Copy the items below word for word, starting at the line that contains "Upon closer inspection, is" and continuing through the end of the items.
::: Information shown :::
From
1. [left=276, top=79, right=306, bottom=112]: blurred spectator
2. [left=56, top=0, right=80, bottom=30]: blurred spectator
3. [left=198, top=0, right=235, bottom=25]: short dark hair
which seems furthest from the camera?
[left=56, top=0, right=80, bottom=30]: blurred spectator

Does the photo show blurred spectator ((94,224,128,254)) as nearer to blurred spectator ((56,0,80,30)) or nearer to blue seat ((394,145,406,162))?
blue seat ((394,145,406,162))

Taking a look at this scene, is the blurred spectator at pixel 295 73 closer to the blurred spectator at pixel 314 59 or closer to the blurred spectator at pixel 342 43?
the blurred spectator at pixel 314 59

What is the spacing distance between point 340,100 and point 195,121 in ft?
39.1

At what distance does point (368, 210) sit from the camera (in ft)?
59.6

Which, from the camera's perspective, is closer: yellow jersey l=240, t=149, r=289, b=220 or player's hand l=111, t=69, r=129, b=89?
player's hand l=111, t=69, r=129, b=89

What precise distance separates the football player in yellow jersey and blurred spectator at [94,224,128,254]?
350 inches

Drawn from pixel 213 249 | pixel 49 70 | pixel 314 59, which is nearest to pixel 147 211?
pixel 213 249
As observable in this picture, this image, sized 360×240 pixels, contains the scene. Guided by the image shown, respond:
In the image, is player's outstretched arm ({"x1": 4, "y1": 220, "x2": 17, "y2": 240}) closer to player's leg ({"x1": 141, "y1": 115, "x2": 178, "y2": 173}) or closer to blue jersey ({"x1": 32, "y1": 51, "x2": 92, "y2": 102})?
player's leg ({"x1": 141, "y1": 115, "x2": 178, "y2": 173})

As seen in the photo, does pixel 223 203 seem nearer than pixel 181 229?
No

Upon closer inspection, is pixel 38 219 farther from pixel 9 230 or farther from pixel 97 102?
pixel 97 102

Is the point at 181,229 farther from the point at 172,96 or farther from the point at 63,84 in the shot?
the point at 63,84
:::
Correct output:
Upon closer inspection, is pixel 38 219 farther from pixel 9 230 or farther from pixel 97 102?
pixel 97 102

Is the point at 181,229 farther from the point at 172,96 or farther from the point at 63,84 in the shot?
the point at 63,84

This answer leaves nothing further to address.